De même, on ne sait pas ce qu’il aurait pensé des débats et des propositions législatives des dernières années. Aurait-il trouvé, dans les positions de la CAQ sur l’immigration, la « passion pluriculturelle » dont il se réclamait dans « L’effet Derome » en 1980 ? Aurait-il cru, à l’instar du gouvernement du Québec, dans une publicité de 2022, que « l’avenir du faucon pèlerin demeure sketch » ? Aurait-il participé aux polémiques démographiques sur la définition même de ce qu’est un francophone au Québec au XXIe siècle ? Écrirait-il de nouveau qu’il est « abusif comme le fait depuis tant d’années le discours québécois de rendre langue et culture synonymes » ? Comment jugerait-il l’injonction gouvernementale à « aimer le français » ? (Demande-t-on aux Allemands d’« aimer » leur langue ?)
J’éviterai d’attribuer des positions à André Belleau sur l’état des lieux en 2024. On ne sait pas ce qu’elles auraient été. L’« idéologie nationaliste de la conservation linguistique » qu’il combattait si vivement dans les années 1980 a-t-elle évolué ? Y retrouverait-il les mêmes tares ou aurait-il des raisons d’espérer sa refondation ? Comment décrirait-il l’« environnement » de langage qui est le nôtre ?

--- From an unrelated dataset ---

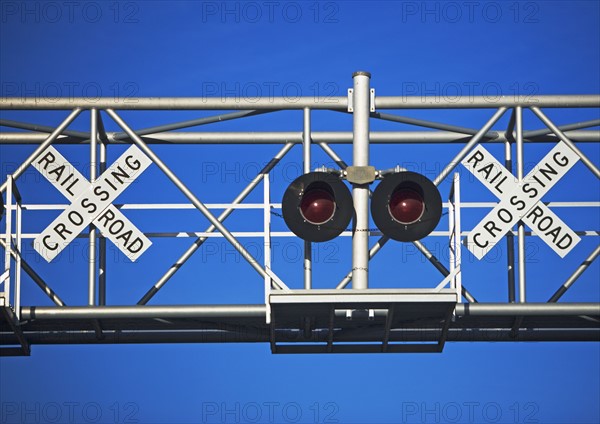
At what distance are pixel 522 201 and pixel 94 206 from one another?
20.0 feet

En revanche, la lecture des essais de Belleau reste indispensable. Que l’on s’intéresse à des phénomènes ténus, mais révélateurs, ou à une réflexion de fond sur la nécessité de parler français au Québec, sa pensée n’a absolument rien perdu de son actualité. André Belleau, dans Surprendre les voix, est un excellent guide parmi « les signes de la culture » et de la langue.